He is considered to be the single most successful investor of the 20th century. He is also one of the wealthiest men in the world. He started learning about investing when he was 7 and invested for the first time at age 11. Warren Buffett truly has a strong set of rules for success. Here is his top 10 rules for success.
1. Find Your Passion.
You are lucky in life when you find your passion in life. You need to find something you like or you will be in trouble. You need to take the job that you would take if you were independently wealthy. You will get into trouble if you try to work a job for money but you dislike the job.
2. Hire Well.
The three things you need to look for in employees are integrity, intelligence and energy. If the person doesn’t have the first one, the latter two will destroy you. If they do not have integrity, then you want them to be dumb and lazy, not smart and energetic.
3. Don’t Care What People Think.
It never bothered me if people disagreed with what I thought as long as I stayed with the facts. Stay within your circle of competence. I’m no genius, but I’m smart in spots and I stay around those spots. Look at the facts.
4. Read, Read, Read.
I read on average 5 to 6 hours a day. I read 5 daily newspapers, a fair number of magazines, I read 10K’s and annual reports. I also love biographies.
5. Have a Margin of Safety.
You wouldn’t drive a truck that was 9900 pound across a bridge that said limit 10,000 pounds because you can’t be that sure about it. So you would go down a little farther to the bridge that says it holds 20,000 pounds to cross.
6. Have a Competitive Advantage.
The nature of capitalism is all about someone coming and trying to take the castle. If you sell TV’s, then five people will come along and try to sell a less expensive TV than you. What you need is a castle that has some durable competitive advantage, what you need is a castle that has a mote around it. Sometimes that mote could be that you are the lowest costing producer of your product, or that you have knocked everyone else out of the ring for the past several years. It will be your competitive advantage as long as you can keep on doing it.

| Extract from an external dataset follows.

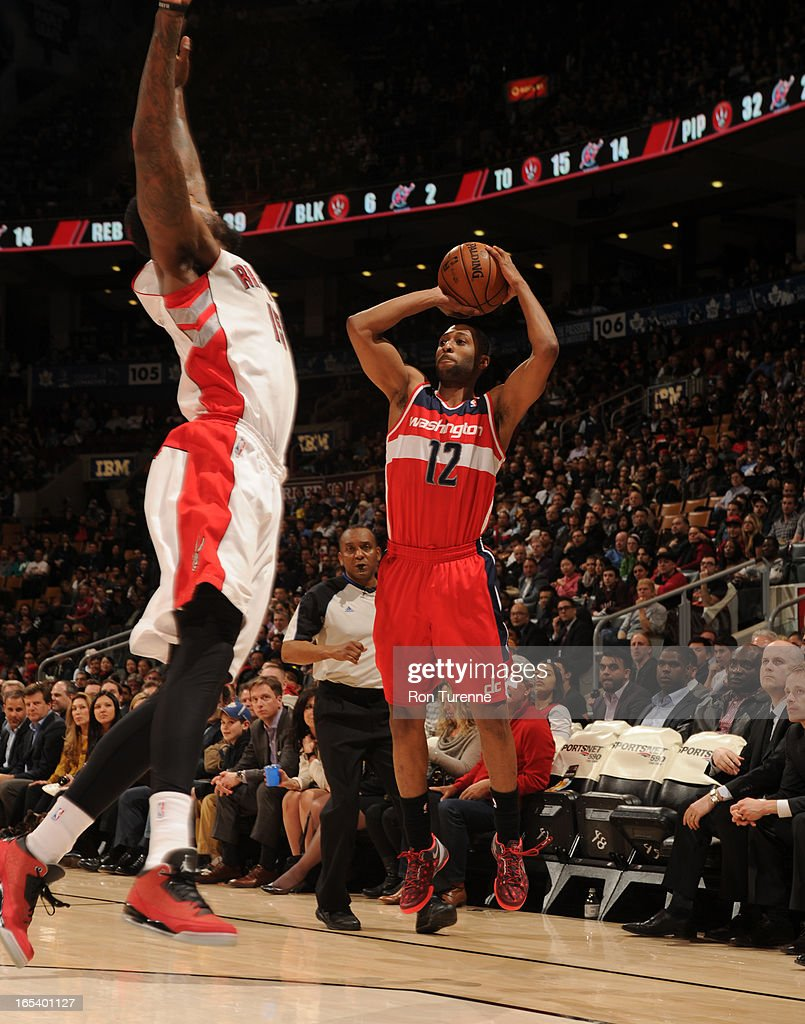 A.J. Price #12 of the Washington Wizards shoots the ball against the Toronto Raptors during the game on April 3, 2013 at the Air Canada Centre in Toronto, Ontario, Canada.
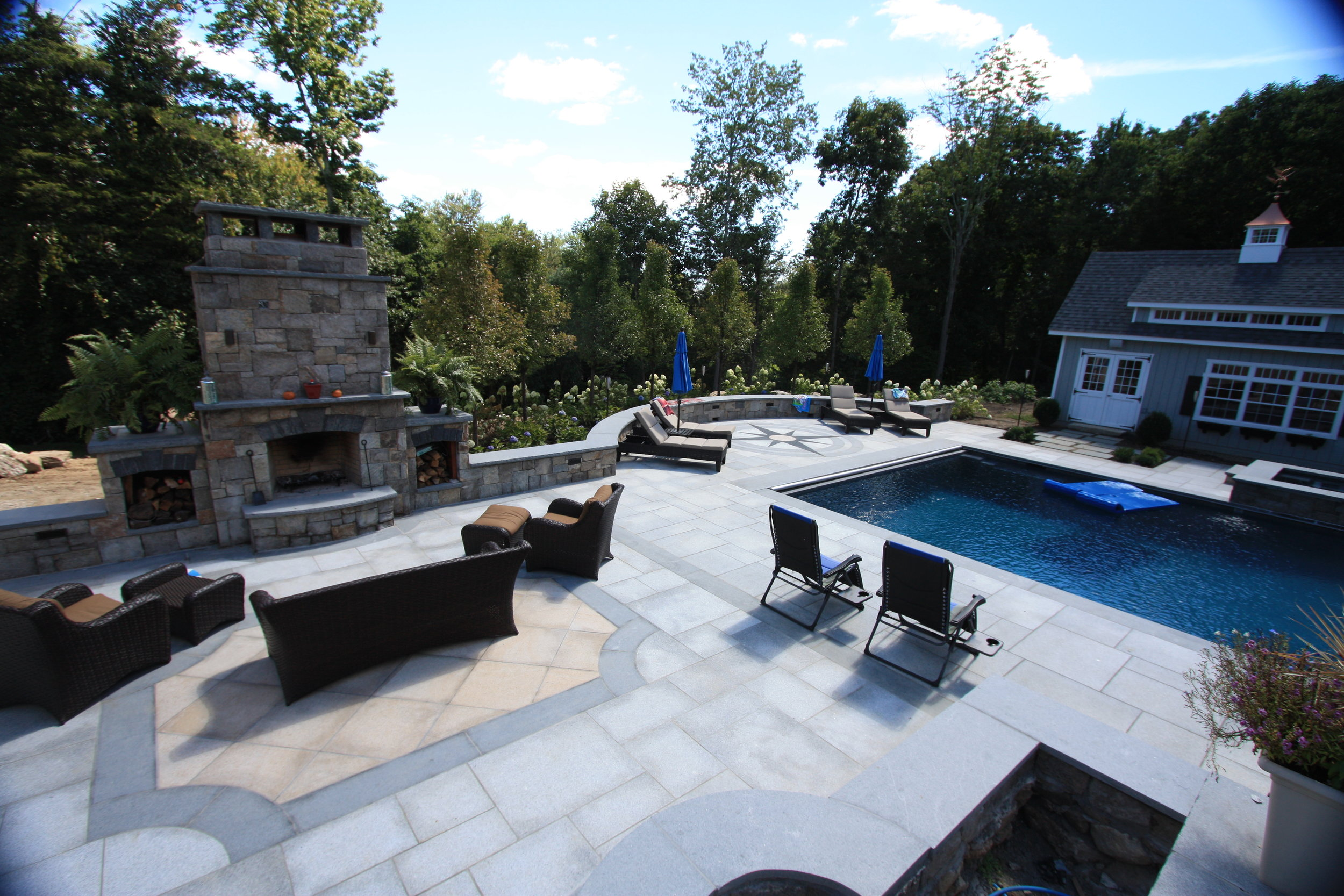 MATERIALS USED: NEWPORT DARK GRANITE PATIO WITH FALMOUTH BUFF GRANITE CENTER ACCENT. CT FIELDSTONE, SQUARE CUT FIREPLACE PHOTO CREDIT: MIMMO CARATOZZOLO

7. Schedule for Your Personality.
I don’t go to meetings, I hate them. My days are very unstructured. I read a lot. I don’t like to have things packed into every hour of the day. I keep things scheduled to my personality. I am most productive in that mode. It fits my personality.
8. Always Be Competing.
I try to study failures. The biggest thing that kills business is complacency. You always want to be on the move. The danger is always that you rest on your laurels. The key is to compete the same way when you are successful as you did when you first started.
9. Model Success.
Ben Graham was my mentor at the University of Nebraska. I read his book “The Intelligent Investor” and that did it for me. I even named my son after him. Look at the people you admire and emulate their qualities, you will find that you can do anything that they do.
10. Give unconditional love.
I learned a lot of lessons from my father. The greatest lesson that I learned from him was unconditional love. To know that no matter what you do, you can always go back home can be a powerful thing. Every parent that can extend that to their child will be giving them a very powerful gift.
There you have it, the top 10 rules that Warren Buffett lives and works by. All of these rules are sound principles of business. You should take a look at this list and see how many of them you can emulate in your own business. As Warren says, “emulate success,” and he is one of the most successful people in the world.